I grew up in a little town in northeastern Washington state, a place called Northport. My dad was, really and truly, the town marshal. I was raised on stories, told mostly by my adopted grandmother, Florence Wiley, about ‘old times’, when she lived on a farm outside of Coffeyville, Kansas. In my childhood, she was usually working at the wood-burning cook stove while she told her stories, and that stove has been in every western I’ve ever written, always in the same part of the kitchen. Later, when the uncles went together and bought her an electric model, she hated it, claiming it burned everything, and banished it. The black iron and chrome Kitchen Queen was soon back in residence.

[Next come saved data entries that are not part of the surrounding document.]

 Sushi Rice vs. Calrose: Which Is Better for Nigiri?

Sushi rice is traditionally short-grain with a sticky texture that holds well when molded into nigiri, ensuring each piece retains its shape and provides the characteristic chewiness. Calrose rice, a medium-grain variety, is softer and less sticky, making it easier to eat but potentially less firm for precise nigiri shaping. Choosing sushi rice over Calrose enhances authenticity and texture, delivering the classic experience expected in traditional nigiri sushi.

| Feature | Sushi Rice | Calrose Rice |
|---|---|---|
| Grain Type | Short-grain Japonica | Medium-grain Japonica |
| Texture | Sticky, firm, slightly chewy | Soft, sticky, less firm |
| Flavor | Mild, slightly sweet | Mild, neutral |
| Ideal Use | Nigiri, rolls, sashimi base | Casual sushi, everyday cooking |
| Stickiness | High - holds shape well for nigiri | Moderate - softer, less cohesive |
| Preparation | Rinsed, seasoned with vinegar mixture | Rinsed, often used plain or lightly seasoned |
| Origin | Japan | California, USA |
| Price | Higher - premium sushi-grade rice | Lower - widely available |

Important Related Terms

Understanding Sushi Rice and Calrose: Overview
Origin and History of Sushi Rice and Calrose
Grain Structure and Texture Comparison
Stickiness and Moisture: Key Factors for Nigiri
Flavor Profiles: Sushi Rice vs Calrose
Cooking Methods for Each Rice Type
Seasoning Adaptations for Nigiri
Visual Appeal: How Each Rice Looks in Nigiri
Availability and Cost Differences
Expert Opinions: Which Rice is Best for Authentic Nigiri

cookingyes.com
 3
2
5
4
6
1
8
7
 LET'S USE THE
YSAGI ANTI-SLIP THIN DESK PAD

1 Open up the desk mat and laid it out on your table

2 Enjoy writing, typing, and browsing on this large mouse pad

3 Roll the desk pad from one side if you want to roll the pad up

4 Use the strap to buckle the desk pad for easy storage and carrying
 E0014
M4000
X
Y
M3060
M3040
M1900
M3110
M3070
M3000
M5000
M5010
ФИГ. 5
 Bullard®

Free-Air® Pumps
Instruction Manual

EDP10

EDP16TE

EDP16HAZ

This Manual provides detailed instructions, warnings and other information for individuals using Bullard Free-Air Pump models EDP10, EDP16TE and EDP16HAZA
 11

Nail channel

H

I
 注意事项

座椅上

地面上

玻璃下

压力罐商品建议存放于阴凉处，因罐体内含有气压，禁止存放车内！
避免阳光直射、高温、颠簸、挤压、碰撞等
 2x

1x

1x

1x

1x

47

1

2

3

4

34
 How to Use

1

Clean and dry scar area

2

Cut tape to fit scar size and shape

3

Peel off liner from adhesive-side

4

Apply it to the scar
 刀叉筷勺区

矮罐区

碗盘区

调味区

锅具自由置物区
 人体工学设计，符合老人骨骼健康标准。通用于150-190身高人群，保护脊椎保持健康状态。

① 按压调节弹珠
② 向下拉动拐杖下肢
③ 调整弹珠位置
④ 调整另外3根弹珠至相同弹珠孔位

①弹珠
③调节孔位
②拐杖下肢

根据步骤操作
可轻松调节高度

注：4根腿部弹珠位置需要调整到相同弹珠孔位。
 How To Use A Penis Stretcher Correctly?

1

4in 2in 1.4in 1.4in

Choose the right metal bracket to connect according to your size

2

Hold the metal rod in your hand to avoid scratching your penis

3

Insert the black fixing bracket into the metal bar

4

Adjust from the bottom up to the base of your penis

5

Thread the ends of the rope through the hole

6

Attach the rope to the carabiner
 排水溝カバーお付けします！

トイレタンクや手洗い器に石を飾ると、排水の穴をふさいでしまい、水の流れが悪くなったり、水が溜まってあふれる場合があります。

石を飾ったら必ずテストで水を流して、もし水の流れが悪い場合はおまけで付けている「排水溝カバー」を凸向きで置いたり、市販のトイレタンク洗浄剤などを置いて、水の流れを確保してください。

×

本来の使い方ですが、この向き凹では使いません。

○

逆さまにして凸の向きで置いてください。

Her stories were great. Jesse James once slept in the family barn, and she clearly remembered the day the Dalton brothers tried to rob the bank in Coffeyville. The townspeople had gotten word that they were coming, and they were ready, on roof tops and between buildings, with rifles. The gang was annihilated–the shots were audible from the farm several miles outside of town–and later the bodies were displayed as a deterrent to budding outlaws. Grandma Wiley’s father was ahead of his time, psychologically, and refused to take his children to town and parade them past those bloody corpses, like so many others were doing.
My dad and uncles were rodeo cowboys in their younger days–Uncle Jack Lael was a champion, rode at Madison Square Garden, and got to kiss Miss America, so I grew up around horses and tales of the baddest bulls and wildest broncos on the circuit, of course. When people ask me how I can make the old west seem so authentic in my books, I like to say it’s because I was born and raised in it!